Stern Eats Balade
Published: Thursday, November 8, 2012
Updated: Thursday, November 8, 2012 12:11
I am very pleased to have experienced the beginnings of something that is very near and dear my heart and stomach: Stern Eats, the club-to-be for food. The group, which has been up and running on Facebook for over a month and has served as a forum to discuss restaurant recommendations and organize food outings, held its first formal event last week at Balade.
Balade is a Lebanese restaurant in the East Village, located on 1st Avenue between 12th and 13th Streets. The décor, with its mix of wood, Lebanese motif tiles and brick, evokes an atmosphere that is a blend of traditional and modern, old world meets new. Of particular note were the glass water pitchers, which were designed to look like traditional clay pots that can be used to store water and keep it cooled despite the sometimes hot Mediterranean climate.
Thanks to the efforts of Liz Batsche (FT-MBA1), Marc Khoury (FT-MBA1) and Rotem Sol (FT-MBA1), Balade provided the attendees with an all you can eat spread and a couple drinks for under $50 and managed to draw a crowd of fifteen on short notice.
Before the mezze were even brought out, dinner kicked off with a small, round, warm, pocketed bread that soaked up the za’atar-heavy olive oil that was provided. For those unfamiliar with za’atar, it is a Middle Eastern spice blend typically made from thyme, marjoram, oregano, sesame seeds and salt, although the preparation varies from region to region. It matches well with olive oil and breads, and although you are unlikely to find it in your typical market, you can purchase several different varieties of za’atar at Kalustyan’s in Murray Hill.
The mezze kicked off with bowls of hummus and baba ghanoush, both of which were freshly made, creamy yet not completely pureed such that you could enjoy different sensations as the dips passed along your tongue. Next out were two traditional Middle Eastern salads, tabbouleh and fattoush. Tabbouleh is made from cracked bulgur mixed with parsley, tomatoes, mint and lemon, and although I found Balade’s version too heavy on the lemon juice and light on the mint, the Lebanese and Egyptian Sternies at the dinner felt that it was just right. Fattoush, made of a typical base of lettuce and tomatoes, is comprised of more traditional ingredients, although it comes topped with crispy baked pita slices and ground sumac, giving the dish a distinctive texture and flavor. Up next were the warak einab, the Lebanese version of doldamas, or stuffed grape leaves, and makanek, beef sausages. The grape leaves were served warm and, in addition to rice, stuffed with tomatoes and chickpeas, which gave them a different flavor from most other ones I have tried. They were also not as densely packed as most, which was a nice touch. Overall these were very good and a definite recommend if you stop by Balade. The sausages were also nice; not too oily and spiced, like a beef version of merguez. Finally up were the falafel, which need no introduction. These were made with a combination of chickpeas and fava beans, which gave them a softer filling than most, but not as soft as those made with only favas, and the shell was a crispier than it needed to be.

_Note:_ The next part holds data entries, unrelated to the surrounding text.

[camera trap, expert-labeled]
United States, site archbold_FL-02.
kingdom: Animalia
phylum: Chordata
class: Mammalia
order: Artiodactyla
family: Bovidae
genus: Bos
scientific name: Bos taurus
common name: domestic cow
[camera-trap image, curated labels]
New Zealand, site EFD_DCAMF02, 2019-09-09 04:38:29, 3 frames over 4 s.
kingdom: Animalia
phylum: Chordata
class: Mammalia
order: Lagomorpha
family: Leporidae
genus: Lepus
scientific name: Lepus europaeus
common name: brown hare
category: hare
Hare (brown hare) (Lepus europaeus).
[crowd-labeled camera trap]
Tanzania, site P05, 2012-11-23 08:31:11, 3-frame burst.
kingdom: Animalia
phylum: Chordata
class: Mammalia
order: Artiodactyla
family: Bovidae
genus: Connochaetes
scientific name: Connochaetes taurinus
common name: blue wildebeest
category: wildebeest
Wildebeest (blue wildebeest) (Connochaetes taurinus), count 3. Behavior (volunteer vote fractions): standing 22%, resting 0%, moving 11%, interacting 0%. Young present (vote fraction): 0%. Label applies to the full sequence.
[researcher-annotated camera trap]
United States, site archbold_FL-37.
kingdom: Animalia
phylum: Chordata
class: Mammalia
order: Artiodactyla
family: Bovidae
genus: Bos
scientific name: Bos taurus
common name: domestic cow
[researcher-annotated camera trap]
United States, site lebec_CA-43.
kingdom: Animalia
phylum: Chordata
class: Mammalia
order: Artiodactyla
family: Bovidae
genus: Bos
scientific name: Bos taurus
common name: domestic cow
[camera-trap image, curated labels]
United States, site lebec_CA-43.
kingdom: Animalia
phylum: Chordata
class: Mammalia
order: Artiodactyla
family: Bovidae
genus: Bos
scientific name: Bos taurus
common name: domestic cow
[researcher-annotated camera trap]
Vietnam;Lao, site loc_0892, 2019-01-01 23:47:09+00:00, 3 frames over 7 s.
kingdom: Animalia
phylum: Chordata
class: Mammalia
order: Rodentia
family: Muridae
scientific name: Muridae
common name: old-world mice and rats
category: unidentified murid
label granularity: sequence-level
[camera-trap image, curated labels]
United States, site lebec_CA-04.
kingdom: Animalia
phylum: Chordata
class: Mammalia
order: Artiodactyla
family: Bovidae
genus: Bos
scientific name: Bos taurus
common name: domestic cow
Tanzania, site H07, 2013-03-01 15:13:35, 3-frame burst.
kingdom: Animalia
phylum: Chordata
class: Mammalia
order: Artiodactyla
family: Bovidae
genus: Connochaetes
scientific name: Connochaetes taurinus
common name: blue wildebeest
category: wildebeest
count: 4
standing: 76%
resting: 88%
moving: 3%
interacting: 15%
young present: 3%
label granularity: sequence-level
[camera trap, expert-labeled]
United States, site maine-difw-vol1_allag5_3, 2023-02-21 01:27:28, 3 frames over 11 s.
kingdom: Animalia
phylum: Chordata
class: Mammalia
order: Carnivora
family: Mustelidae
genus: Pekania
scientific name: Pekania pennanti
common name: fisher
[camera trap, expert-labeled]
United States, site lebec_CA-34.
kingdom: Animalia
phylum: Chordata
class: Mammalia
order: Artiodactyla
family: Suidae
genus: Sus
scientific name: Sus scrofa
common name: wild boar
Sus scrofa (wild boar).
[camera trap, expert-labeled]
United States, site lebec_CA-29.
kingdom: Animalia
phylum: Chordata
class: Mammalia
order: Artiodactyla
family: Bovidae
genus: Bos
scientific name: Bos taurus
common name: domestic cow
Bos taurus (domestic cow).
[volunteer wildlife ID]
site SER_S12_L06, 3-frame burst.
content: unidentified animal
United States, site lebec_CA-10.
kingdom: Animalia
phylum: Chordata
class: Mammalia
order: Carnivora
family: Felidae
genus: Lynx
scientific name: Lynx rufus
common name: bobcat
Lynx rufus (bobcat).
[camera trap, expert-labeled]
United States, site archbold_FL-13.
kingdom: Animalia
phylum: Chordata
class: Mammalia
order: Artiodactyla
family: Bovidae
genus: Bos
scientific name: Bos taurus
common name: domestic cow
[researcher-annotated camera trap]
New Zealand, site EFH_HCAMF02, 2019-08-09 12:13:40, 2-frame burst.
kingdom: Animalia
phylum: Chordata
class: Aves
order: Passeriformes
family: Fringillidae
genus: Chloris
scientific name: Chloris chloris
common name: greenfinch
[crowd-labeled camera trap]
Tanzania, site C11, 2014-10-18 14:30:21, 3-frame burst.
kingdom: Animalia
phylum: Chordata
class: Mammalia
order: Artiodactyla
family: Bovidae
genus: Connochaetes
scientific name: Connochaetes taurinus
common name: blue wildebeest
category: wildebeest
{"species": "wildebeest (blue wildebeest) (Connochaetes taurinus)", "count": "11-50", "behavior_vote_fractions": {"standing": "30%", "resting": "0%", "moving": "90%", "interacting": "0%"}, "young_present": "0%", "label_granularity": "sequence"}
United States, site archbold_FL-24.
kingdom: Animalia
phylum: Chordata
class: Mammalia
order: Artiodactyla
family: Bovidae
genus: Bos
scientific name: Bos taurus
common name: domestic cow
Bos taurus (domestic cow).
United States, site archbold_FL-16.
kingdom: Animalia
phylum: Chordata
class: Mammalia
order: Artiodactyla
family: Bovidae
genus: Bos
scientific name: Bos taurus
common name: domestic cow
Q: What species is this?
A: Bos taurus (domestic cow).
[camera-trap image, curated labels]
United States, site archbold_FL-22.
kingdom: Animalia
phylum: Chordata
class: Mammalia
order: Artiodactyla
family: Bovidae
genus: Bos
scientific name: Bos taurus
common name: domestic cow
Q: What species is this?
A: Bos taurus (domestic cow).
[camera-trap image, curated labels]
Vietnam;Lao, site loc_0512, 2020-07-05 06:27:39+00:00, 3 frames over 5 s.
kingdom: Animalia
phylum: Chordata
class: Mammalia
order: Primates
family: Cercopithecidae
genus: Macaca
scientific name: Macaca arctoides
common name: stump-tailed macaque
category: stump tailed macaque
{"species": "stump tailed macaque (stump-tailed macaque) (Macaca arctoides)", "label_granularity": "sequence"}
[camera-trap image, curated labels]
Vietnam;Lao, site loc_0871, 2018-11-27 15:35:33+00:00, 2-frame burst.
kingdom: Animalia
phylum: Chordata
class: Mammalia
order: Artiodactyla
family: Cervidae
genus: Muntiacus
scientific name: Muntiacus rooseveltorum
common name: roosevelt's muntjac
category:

For the main dishes we were greeted by two different options. One was a mixed grill platter, made of spiced grilled chicken and lamb, beef kofta (ground up and mixed with spices) and vegetables served over a bed of rice pilaf. Everything on the platter was cooked till tender but not dry and the pilaf, likely cooked with chicken stock, was delicious on its own. The other, and more interesting plate, was a lahme bajin, or lahmajun, which could be most closely compared to pizza dough topped with ground beef mixed with finely chopped onions and tomatoes. Although the crust on this lahme bajin had more rise in it and was chewier than that of your average New York pizza – except that of the Sicilian at L&B Spumoni Gardens in Gravesend, which it closely resembles – that is not a bad thing and I wound up eating most of a pie by myself. If you have never tried this before it is worth the experience.
Unfortunately after all the nice experiences that we had for most of the meal, dessert took a turn for the worse and ended the evening on a low note. The baklava only had one thick layer of chopped nuts toward the bottom, as opposed to being evenly layered throughout the phyllo, and the syrup had been poured on while still too hot, which led to its settling toward the bottom of the dish. The result was a pastry that was too dry and tough at the top and sticky and rich at the bottom. The mouhallabie, a milk pudding topped with loosely chopped pistachios, was mostly insipid and, served by itself, too airy to appreciate.
Overall the meal at Balade was good, and sharing it with good company made the experience an enjoyable one. If I were to rate the restaurant on a scale of one to five I would fall around three-and-a-half. If you are in the mood for a nice Middle Eastern meal near campus and are curious to try the lahme bajin or any of the other items mentioned in this review by all means give it a shot, but save room for dessert for somewhere else.